Aim of the task:
Copy every entry below word for word, leaving out the pictures.

Dataset excerpt:
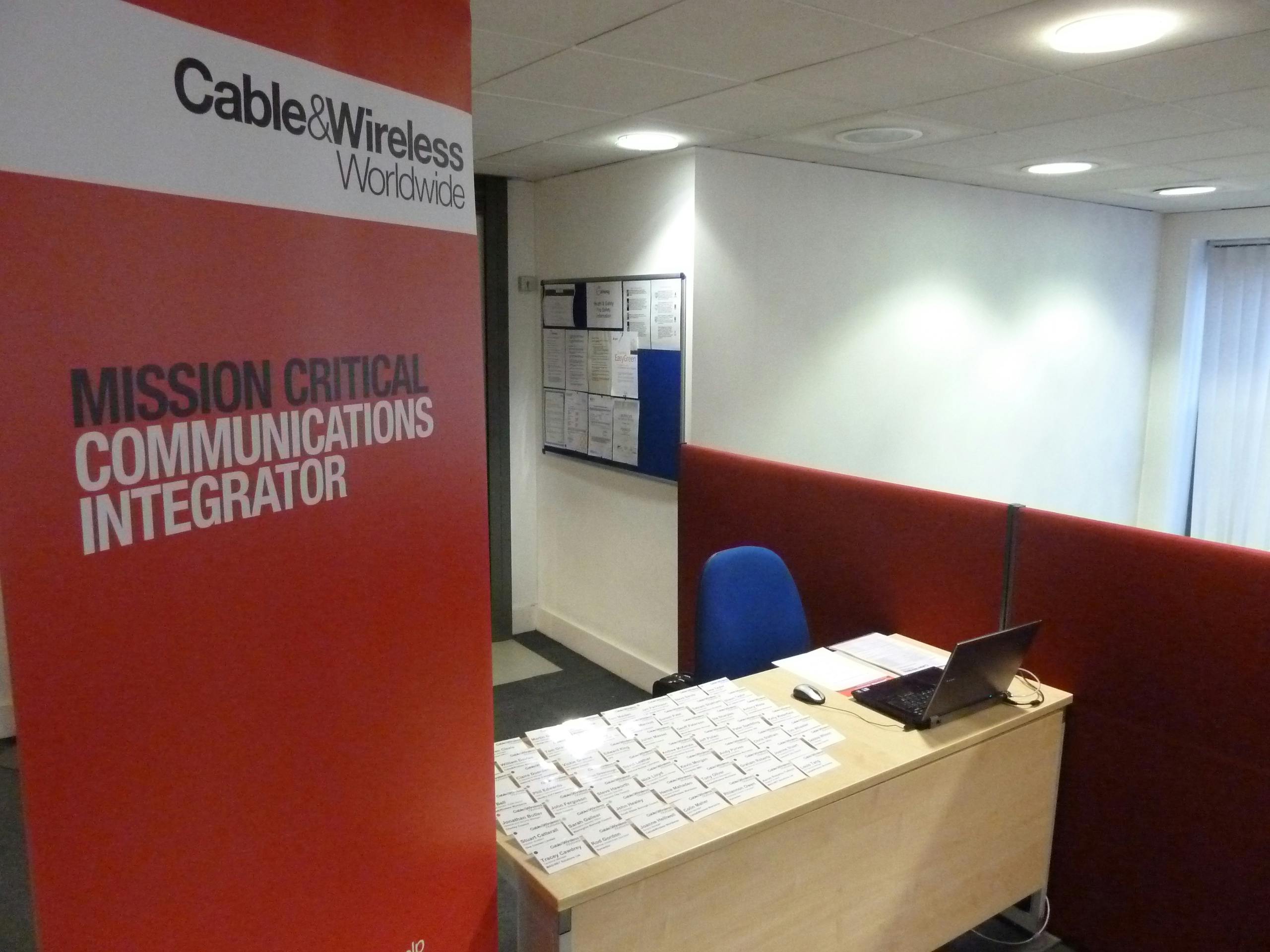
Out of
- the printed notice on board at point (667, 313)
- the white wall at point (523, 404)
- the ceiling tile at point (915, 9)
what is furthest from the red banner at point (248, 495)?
the white wall at point (523, 404)

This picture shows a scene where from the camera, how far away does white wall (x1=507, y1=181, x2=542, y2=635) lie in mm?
4465

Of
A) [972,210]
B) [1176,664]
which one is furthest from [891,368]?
[1176,664]

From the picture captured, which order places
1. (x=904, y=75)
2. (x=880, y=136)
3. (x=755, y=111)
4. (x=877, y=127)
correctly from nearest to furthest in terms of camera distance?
(x=904, y=75) < (x=755, y=111) < (x=877, y=127) < (x=880, y=136)

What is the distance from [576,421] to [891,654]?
7.21ft

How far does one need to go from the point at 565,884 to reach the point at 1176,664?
157 cm

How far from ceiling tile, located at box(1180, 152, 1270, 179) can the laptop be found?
2.79 m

Task solution:
Out of
- the printed notice on board at point (667, 313)
- the white wall at point (523, 404)
- the ceiling tile at point (915, 9)
what is furthest from the red banner at point (248, 495)?
the white wall at point (523, 404)

This picture shows a scene where from the camera, how far away does white wall (x1=507, y1=181, x2=542, y2=635) lie in mm?
4465

Of
A) [972,210]
B) [1176,664]
which one is furthest from [891,368]?
[1176,664]

From the picture captured, which order places
1. (x=904, y=75)
2. (x=880, y=136)
3. (x=755, y=111)
4. (x=877, y=127)
correctly from nearest to furthest in terms of camera distance?
(x=904, y=75) < (x=755, y=111) < (x=877, y=127) < (x=880, y=136)

What is the distance from [576,421] to [891,654]?
7.21ft

How far does one need to go from the point at 565,884 to reach the point at 1176,664?
157 cm

How far from ceiling tile, located at box(1180, 152, 1270, 179) can the laptop be found?
2.79 m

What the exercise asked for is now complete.